Lele Leila mengumpamakan dengan dokter spesialis anak atau kandungan. Ketika bertemu sejumlah pasien yang sama berkali-kali, lama-lama dokter tersebut mengenal lebih detail dan tahu betul kondisi hingga rekam jejak medis para pasiennya.
“Akhirnya jadi lebih ahli atau mahir. Semoga (saya pun begitu), insyaallah,” ia berharap. Lele Leila mengenang, karier menulisnya bermula pada 2012 lewat film low budget dalam format omnibus yang memfiturkan 10 cerita pendek bertema LGBT.
Judulnya, Sanubari Jakarta yang diperkenalkan ke publik di Gedung PPHUI Jakarta. Tayang dengan jumlah layar terbatas dan gagal mencetak box office tak membuatnya berkecil hati. Lele Leila percaya pada proses, konsistensi, belajar serta berani menjajal hal baru.
“Skenario pertama saya bukan horor tapi Sanubari Jakarta. Omnibus 10 film tentang LGBT. Itu kesepuluhnya aku yang bikin. Itu saya tulis pas umur 21 tahun. Omnibus Sanubari Jakarta, isinya 10 film tentang LGBT,” Lele Leila mengenang.
Kini, 13 tahun lewat sudah. Lele Leila jadi penulis naskah papan atas Tanah Air. Ia sendiri tak menyangka bisa sampai di fase ini: melahirkan film Indonesia terlaris sepanjang masa. Andai bisa bertemu diri sendiri di tahun 2012, apa yang ingin disampaikan Lele Laila?

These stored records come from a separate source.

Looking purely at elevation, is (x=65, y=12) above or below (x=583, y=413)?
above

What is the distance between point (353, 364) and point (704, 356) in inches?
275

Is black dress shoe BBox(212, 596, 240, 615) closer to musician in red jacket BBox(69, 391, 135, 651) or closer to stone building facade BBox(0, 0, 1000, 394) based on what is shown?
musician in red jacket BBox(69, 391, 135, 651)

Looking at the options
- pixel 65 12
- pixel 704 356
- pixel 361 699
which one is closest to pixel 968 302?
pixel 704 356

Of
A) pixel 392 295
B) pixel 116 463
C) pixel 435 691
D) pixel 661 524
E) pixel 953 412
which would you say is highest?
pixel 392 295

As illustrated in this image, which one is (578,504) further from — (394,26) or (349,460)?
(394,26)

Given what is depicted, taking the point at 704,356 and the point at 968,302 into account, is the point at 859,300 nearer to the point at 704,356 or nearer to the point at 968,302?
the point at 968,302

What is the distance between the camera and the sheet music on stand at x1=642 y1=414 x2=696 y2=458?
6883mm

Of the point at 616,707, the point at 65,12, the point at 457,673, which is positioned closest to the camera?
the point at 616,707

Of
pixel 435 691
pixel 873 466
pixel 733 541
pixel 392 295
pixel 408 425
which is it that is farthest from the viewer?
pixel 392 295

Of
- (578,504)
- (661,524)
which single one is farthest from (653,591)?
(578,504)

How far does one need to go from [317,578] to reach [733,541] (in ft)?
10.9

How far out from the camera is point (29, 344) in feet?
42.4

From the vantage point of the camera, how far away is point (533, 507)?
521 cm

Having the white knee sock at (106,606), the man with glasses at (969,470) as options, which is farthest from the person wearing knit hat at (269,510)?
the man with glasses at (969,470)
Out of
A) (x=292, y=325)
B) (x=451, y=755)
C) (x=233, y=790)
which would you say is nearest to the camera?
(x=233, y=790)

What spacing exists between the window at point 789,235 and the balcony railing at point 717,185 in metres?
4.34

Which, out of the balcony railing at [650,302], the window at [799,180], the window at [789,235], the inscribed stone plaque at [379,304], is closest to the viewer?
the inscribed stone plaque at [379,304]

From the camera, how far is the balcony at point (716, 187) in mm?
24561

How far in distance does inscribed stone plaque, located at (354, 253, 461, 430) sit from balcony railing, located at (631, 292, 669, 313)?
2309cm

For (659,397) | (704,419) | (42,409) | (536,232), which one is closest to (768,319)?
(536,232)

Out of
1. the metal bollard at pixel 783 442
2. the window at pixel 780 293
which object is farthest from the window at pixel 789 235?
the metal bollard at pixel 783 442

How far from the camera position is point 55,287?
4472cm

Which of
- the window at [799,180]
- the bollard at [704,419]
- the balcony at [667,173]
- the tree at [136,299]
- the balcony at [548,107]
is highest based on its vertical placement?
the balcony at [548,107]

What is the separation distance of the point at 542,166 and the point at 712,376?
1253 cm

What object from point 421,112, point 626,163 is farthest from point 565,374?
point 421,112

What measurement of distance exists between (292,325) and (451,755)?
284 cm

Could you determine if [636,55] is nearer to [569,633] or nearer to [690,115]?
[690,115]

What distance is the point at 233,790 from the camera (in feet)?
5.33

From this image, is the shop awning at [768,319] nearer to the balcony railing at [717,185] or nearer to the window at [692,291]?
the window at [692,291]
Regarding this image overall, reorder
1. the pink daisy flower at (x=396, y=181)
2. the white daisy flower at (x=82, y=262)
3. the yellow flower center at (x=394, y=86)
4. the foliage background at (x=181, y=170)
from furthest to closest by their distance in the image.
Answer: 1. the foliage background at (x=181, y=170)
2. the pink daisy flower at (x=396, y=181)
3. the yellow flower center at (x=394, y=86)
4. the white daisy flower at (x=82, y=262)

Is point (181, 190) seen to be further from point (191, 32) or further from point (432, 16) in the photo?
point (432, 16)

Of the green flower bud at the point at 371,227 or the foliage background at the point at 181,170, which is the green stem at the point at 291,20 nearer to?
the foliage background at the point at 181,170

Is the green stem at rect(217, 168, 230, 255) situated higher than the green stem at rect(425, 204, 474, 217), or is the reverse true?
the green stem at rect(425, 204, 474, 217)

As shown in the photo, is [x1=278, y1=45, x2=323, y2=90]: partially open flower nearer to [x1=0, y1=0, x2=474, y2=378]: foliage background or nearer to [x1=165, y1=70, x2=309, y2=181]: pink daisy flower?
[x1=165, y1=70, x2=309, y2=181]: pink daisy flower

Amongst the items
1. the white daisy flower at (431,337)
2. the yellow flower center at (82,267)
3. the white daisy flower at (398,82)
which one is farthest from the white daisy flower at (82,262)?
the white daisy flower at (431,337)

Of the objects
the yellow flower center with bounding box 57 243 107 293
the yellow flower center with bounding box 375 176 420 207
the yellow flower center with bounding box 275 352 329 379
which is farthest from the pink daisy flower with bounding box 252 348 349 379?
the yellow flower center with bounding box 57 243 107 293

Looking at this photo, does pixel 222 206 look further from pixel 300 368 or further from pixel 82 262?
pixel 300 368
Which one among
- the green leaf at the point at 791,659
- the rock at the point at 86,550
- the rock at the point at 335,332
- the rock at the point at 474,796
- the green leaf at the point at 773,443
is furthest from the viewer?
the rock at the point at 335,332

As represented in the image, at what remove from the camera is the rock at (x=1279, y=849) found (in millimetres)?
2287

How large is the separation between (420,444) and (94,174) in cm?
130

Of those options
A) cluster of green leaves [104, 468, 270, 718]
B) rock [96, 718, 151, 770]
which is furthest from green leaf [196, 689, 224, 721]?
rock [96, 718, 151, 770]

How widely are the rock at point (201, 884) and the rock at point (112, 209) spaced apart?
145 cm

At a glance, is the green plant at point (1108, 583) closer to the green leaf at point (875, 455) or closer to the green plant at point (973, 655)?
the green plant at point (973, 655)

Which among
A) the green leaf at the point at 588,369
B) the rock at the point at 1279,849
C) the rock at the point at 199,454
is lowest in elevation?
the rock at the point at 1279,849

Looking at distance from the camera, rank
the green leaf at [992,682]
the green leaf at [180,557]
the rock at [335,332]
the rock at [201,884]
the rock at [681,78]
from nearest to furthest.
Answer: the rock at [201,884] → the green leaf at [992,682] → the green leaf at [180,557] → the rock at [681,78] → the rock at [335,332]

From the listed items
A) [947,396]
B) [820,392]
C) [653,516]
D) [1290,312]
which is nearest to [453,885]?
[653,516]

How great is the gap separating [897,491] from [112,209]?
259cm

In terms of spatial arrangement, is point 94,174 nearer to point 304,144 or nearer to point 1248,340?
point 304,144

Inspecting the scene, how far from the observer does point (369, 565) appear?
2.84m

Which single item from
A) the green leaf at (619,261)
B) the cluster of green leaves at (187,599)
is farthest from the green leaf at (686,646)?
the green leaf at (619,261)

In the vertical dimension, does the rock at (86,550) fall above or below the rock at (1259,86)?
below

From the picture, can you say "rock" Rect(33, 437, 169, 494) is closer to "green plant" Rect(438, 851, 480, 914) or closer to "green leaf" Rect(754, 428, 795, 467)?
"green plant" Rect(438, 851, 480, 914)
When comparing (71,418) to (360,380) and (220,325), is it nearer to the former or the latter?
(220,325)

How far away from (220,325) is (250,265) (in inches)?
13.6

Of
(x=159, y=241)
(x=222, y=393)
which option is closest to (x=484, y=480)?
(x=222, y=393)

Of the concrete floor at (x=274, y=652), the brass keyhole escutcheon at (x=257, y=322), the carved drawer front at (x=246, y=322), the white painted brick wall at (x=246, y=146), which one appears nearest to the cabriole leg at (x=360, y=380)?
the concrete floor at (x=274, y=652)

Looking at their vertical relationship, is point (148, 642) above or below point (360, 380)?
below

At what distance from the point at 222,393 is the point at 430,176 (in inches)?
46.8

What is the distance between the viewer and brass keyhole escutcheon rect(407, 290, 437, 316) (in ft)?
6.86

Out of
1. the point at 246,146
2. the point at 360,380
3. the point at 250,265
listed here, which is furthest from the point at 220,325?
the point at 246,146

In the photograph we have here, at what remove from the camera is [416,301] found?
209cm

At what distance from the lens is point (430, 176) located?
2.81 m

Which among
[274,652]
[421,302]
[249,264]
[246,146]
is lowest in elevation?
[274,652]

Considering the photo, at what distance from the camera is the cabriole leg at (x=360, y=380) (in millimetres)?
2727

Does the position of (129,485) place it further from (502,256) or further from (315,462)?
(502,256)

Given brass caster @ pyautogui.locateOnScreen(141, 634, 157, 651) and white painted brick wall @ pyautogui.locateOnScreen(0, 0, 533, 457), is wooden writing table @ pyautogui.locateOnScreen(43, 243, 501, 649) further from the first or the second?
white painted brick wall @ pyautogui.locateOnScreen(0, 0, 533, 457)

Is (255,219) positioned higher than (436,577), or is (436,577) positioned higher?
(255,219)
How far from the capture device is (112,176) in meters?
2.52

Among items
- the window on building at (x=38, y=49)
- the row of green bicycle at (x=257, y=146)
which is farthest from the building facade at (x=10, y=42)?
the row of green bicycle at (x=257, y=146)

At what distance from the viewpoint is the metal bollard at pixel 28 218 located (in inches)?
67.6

“Aku cuma mau bilang (ke Lele Leila versi 21 tahun), ‘Kamu memilih jalan yang benar. Meski panjang tapi kamu melaluinya dengan sukacita. Tenang saja, karena ada banyak orang baik di sekitarmu. Alhamdulillah ketemu banyak orang baik,’” ucapnya dengan mata berkaca.